First string: QnA Plus
Second string: QnA Plus
In this example, we overloaded the assignment operator in the mystring class. This overloaded function was called the object s2 was assigned from s1 – s2 = s1.
From the output, we can see that the value from the source object, s1, was copied to the destination object, s2. Memory was also allocated for s2 to hold the value. That means changing one object will not impact another.
So, this overloaded assignment operator did a perfect job.
But in some situations, we don’t care whether the source object retains its value or not. And we want to transfer the resources from source to destination as efficiently as possible.
A typical ‘swap to strings‘ logic looks like this.
// a and b are of type mystring
mystring tmp("");
tmp = a;
a = b;
b = tmp;
After the first assignment operation, tmp = a, we don’t care whether ‘a‘ retains its value or not because in the next statement, it got overwritten anyway. So, we want to transfer the resources from ‘a‘ to ‘tmp‘ without doing expensive memory allocation and copy.
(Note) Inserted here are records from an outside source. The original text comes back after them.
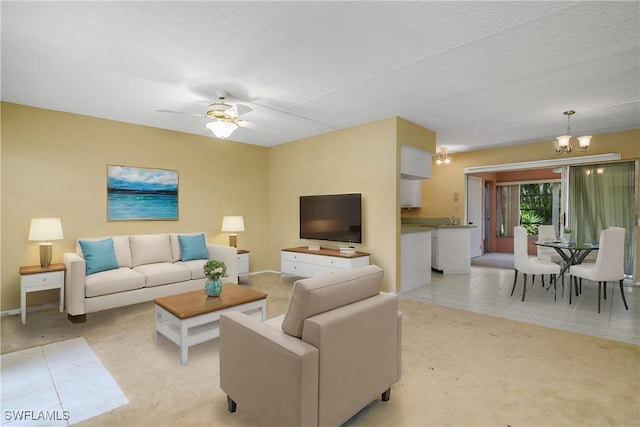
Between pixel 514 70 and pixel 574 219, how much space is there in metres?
4.34

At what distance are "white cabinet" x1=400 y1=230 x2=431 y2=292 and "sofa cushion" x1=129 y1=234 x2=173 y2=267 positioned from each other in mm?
3433

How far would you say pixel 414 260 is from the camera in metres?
5.05

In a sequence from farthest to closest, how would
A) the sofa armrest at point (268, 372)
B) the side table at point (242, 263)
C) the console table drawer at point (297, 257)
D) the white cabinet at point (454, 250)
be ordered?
1. the white cabinet at point (454, 250)
2. the side table at point (242, 263)
3. the console table drawer at point (297, 257)
4. the sofa armrest at point (268, 372)

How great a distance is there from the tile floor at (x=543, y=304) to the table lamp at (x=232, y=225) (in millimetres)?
2870

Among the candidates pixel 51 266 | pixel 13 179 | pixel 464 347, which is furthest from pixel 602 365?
pixel 13 179

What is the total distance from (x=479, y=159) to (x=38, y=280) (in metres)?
7.50

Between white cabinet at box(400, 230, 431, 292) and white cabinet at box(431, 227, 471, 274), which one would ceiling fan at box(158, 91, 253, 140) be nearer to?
white cabinet at box(400, 230, 431, 292)

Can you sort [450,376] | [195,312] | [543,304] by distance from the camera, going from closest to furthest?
[450,376] → [195,312] → [543,304]

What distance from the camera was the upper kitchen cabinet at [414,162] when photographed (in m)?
4.69

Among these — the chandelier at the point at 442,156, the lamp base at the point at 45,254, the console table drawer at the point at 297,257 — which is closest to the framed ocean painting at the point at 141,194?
the lamp base at the point at 45,254

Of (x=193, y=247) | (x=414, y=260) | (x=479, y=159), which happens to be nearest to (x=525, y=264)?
(x=414, y=260)

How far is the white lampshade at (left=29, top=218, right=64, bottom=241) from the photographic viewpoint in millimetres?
3643

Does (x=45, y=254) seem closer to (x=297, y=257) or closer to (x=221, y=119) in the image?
(x=221, y=119)

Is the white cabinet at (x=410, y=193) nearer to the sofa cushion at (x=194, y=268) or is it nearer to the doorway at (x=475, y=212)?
the doorway at (x=475, y=212)
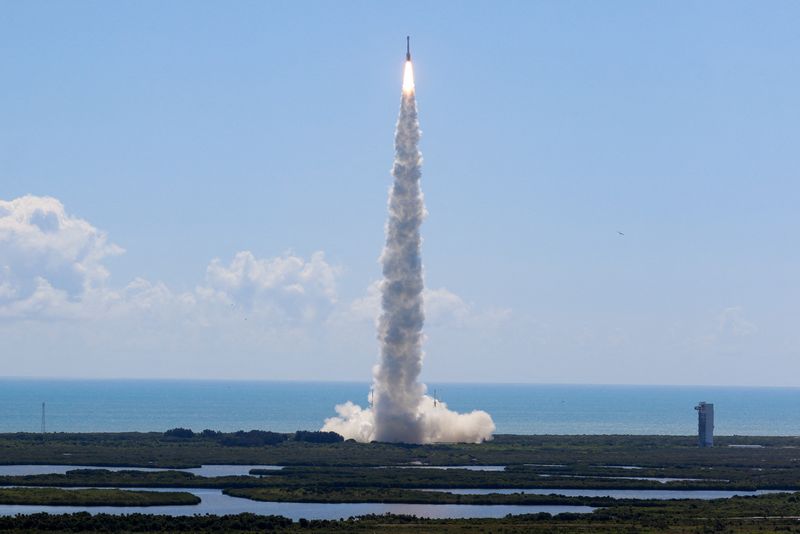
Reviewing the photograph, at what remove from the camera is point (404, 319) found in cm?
15300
Changing the current overloaded assignment operator it not a good idea also because in most situations we want both the objects retain their resources after assignment.
Move Assignment Operator
Move assignment operator is the solution. Technically move assignment operator is another overload of the assignment operator that takes a rvalue reference as input.
#include <iostream>
#include <cstring>
using namespace std;
class mystring {
public:
mystring(const char * s) {
if (s == nullptr) {
s = nullptr;
return;
}
str = new char[strlen(s)];
strcpy(str, s);
}
/*Overloaded Assignment Operator*/
void operator= (const mystring &rhs) {
cout << "Overloaded assignment operator is called." << endl;
if (str != nullptr) delete str;
if (rhs.str == nullptr) {
str = nullptr;
return;
}
str = new char[strlen(rhs.str)];
strcpy(str, rhs.str);
}
/*Move Assignment Operator*/
void operator= (mystring&& rhs) {
cout << "Move assignment operator is called." << endl;
if (str != nullptr) delete str;
str = rhs.str;
rhs.str = nullptr;
}
void change(const char * s) {
if (s == nullptr || str == nullptr) return; /*Better handling possible. Not done for simplicity.*/
strncpy(str, s, strlen(str));
}
friend ostream& operator<<(ostream& os, const mystring& s) {
if (s.str == nullptr) return os;
os << s.str;
return os;
}
private:
char *str;
};
int main() {
mystring s1("QnA Plus");
mystring s2("");
s2 = static_cast<mystring&&>(s1);
cout << "First string: " << s1 << endl;
cout << "Second string: " << s2 << endl;
return 0;
}
$ ./test
Move assignment operator is called.
First string:
Second string: QnA Plus
We added the move assignment operator to the class mystring. Notice that this version of the overloaded function takes a rvalue reference (&&) as input. To call it, we cast-ed the source object to a rvalue reference. The s2 = s1 statement was changed to s2 = static_cast<mystring&&>(s1); .
The move assignment operator does not have any memory allocation or copy. So, transferring resource from source object to destination would be very efficient compare to other overloaded assignment operator.
In this function, we set the ‘str‘ member of the source object to nullptr to avoid accidental access and modification.
Please note that the stastic_cast, that we used here, might not work in all conditions, especially, if you work with template type references. It’s better to use C++ standard library provided std::move for this purpose.
So the s2 = static_cast<mystring&&>(s1); line should look like s2 = move(s1); .
To make a class movable, we should have both move constructor and move assignment operator.